Tia Chinwe foi chorar no quarto de hóspedes, nos braços da minha mãe. Parecia
confusa, perdida. Falava muito baixinho. “Não gritei com Emeka”, disse à minha
mãe.
Um tempo
depois, ouvi minha mãe e tia Ngozi falando sobre a tia Chinwe. As duas
concordaram que ela tinha resolvido a situação muito bem. Era o melhor que
podia fazer. Por que brigar e levantar mais poeira?
Tia
Chinwe era um ideal, uma ideia. Talvez minha mãe e outras mulheres que eu
conhecia não eram como ela, mas a idealizavam. Não só aceitavam o que
representava, mas aspiravam a ser como ela. A experiência dela não foi a origem
das perguntas que eu começava a me fazer, mas claro que influenciou bastante. A
vida dela encorajou minhas reflexões.
Por que
deveria ter uma reação contida para que a admirassem? Por que não tinha se
enfurecido com sua humilhação? E se tivesse feito isso, por que não seria
admirável? Para mim parecia algo mais humano, mais sincero. Nunca pediu nada ao
homem que amava, e isso era digno de elogio. Amar era dar, mas amar também devia ser receber.

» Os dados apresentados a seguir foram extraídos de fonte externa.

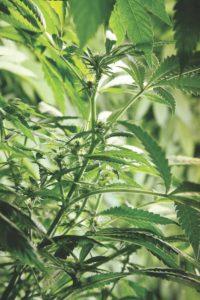 22 nowe warunki w programie medycznej marihuany, THCLand.pl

Por que não pedia nada? Por que não se atrevia? Por que sua perfeição dependia
de não pedir nada?
Pouco
depois da festa, tia Chinwe mudou de nome, de doutora (senhora) Chinwe Nwoye a
doutora (senhora) Chinwe Emeka-Nwoye. Eram os anos noventa, e estava na moda
entre as nigerianas de classe média e alta adotar o nome e sobrenome do marido,
separados por um hífen. Mas me pareceu estranho que a tia Chinwe fizesse isso.
Não era recém-casada, e na sua geração não havia o costume. Era como se sua
resposta à humilhação fosse se apagar ainda mais, afundar-se ainda mais,
mergulhar sem distinção no tio Emeka. Ou dizer ao mundo que, mesmo que ele
tivesse um filho com outra mulher, ela ainda era sua esposa, e ser sua esposa
era o mais importante.
Fonte: El País.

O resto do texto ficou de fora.